Ce qui n’empêche pas nos comparses de garder leur humour : « Trop, c’est trop, fieu ! On a décidé de mettre un SOLD OUT sur les affiches qui sont collées au-dessus des nôtres. L’humour belge, particulièrement, fait mouche : « le spectacle n’est pas ouf, hein, mais y a la clim … Allez viens, ça va être bien ».
Et, puisque le stand-up belge a ses émissaires en France, nos humoristes n’hésitent pas à invoquer les noms d’Alex Vizorek, de Guillermo Guiz ou encore de Fanny Ruwet comme gages de qualité : « Alex Vizorek est passé nous voir », se réjouit Adel, enthousiaste. « En une story, il nous a ramené full gens : c’était vraiment Jésus et on lui dit MERCI ! »
Le stand-up, sans statut fixe
Freelance, indépendant complémentaire, contrats RPI : il y a à Bruxelles autant de chemins (précaires) qui mènent au stand-up qu’il y a d’humoristes.
Dena, comme Gaëtan, est ainsi passée en indépendante il y a quelques mois : « c’est plus avantageux pour moi que de passer par des plateformes intermédiaires. Le truc, c’est d’être sur des projets fixes et récurrents pour s’assurer un revenu qui peut te faire vivre. »
Le statut d’indépendant, Lorenzo Mancini l’assume depuis 10 ans… mais en tant qu’architecte. Il ne se voit pas encore tenter l’humour à plein temps : « J’ai bossé dur pour me faire une clientèle ; j’ai peur de tout plaquer pour un truc qui n’est pas encore carré. Mais j’y travaille. »
« Se lancer en indépendant c’est assez effrayant, surtout d’un point de vue financier. La formule du mi-temps rassure », estime pour sa part Lisa Delmoitiez, qui travaille à mi-temps dans une ASBL et gère donc ses prestations de stand-up en tant qu’indépendante complémentaire. Même statut pour André Demarteau ou encore Florent, mais ce dernier pour d’autres raisons: « J’ai la malchance de trop aimer mon boulot pour passer au stand-up à plein temps ».

····················

CONSIGNES DE TRAVAIL:
**1.** Pour chacune des affirmations suivantes, dites si elle concorde avec l'extrait en répondant par oui ou par non, et citez mot pour mot les termes de l'extrait qui tranchent. (a) Lorenzo Mancini est indépendant depuis dix ans comme architecte. (b) Lisa Delmoitiez travaille à plein temps dans une ASBL. (c) Dena est passée en indépendante il y a quelques mois.
**2.** Recopiez sans rien changer le passage de l'extrait qui va de « Ce qui n’empêche » jusqu'à « y a d’humoristes. ».

Données extraites:
····················

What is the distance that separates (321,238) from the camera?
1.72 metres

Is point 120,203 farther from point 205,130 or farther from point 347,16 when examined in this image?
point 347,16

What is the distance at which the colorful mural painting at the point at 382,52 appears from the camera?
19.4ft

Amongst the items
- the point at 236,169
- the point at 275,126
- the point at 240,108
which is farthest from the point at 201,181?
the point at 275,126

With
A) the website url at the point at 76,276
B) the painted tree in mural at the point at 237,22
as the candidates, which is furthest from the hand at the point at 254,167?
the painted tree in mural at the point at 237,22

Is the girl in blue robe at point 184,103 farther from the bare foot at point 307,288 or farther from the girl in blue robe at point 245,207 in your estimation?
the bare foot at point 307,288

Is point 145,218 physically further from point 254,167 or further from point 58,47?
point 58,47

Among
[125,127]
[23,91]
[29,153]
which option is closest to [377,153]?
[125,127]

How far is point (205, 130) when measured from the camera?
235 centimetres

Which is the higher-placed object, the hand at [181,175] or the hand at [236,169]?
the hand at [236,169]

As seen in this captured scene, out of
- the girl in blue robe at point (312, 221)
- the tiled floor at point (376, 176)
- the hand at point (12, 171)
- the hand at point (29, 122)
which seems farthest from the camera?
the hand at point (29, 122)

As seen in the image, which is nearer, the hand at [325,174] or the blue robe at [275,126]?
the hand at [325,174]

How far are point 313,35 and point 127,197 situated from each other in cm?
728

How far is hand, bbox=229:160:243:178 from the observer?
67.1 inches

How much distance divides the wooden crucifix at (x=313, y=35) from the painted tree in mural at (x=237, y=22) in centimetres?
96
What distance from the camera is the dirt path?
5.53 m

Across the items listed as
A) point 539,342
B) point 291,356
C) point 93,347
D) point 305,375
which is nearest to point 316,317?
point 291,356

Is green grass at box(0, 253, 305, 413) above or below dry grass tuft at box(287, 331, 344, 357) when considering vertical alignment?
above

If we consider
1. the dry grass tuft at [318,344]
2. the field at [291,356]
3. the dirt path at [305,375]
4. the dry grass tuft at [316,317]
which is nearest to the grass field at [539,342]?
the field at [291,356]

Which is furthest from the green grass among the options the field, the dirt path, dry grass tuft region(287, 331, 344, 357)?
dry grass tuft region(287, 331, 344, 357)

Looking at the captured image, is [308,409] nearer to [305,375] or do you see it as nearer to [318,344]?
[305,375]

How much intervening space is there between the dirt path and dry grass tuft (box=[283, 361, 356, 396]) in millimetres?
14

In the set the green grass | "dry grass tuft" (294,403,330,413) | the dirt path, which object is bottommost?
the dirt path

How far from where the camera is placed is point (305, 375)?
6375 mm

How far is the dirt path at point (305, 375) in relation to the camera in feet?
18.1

····················

RÉPONSES PAR CONSIGNE:
**1.**
(a) Oui : « Le statut d’indépendant, Lorenzo Mancini l’assume depuis 10 ans… mais en tant qu’architecte. »
(b) Non : « qui travaille à mi-temps dans une ASBL »
(c) Oui : « Dena, comme Gaëtan, est ainsi passée en indépendante il y a quelques mois »

**2.**
Ce qui n’empêche pas nos comparses de garder leur humour : « Trop, c’est trop, fieu ! On a décidé de mettre un SOLD OUT sur les affiches qui sont collées au-dessus des nôtres. L’humour belge, particulièrement, fait mouche : « le spectacle n’est pas ouf, hein, mais y a la clim … Allez viens, ça va être bien ».
Et, puisque le stand-up belge a ses émissaires en France, nos humoristes n’hésitent pas à invoquer les noms d’Alex Vizorek, de Guillermo Guiz ou encore de Fanny Ruwet comme gages de qualité : « Alex Vizorek est passé nous voir », se réjouit Adel, enthousiaste. « En une story, il nous a ramené full gens : c’était vraiment Jésus et on lui dit MERCI ! »
Le stand-up, sans statut fixe
Freelance, indépendant complémentaire, contrats RPI : il y a à Bruxelles autant de chemins (précaires) qui mènent au stand-up qu’il y a d’humoristes.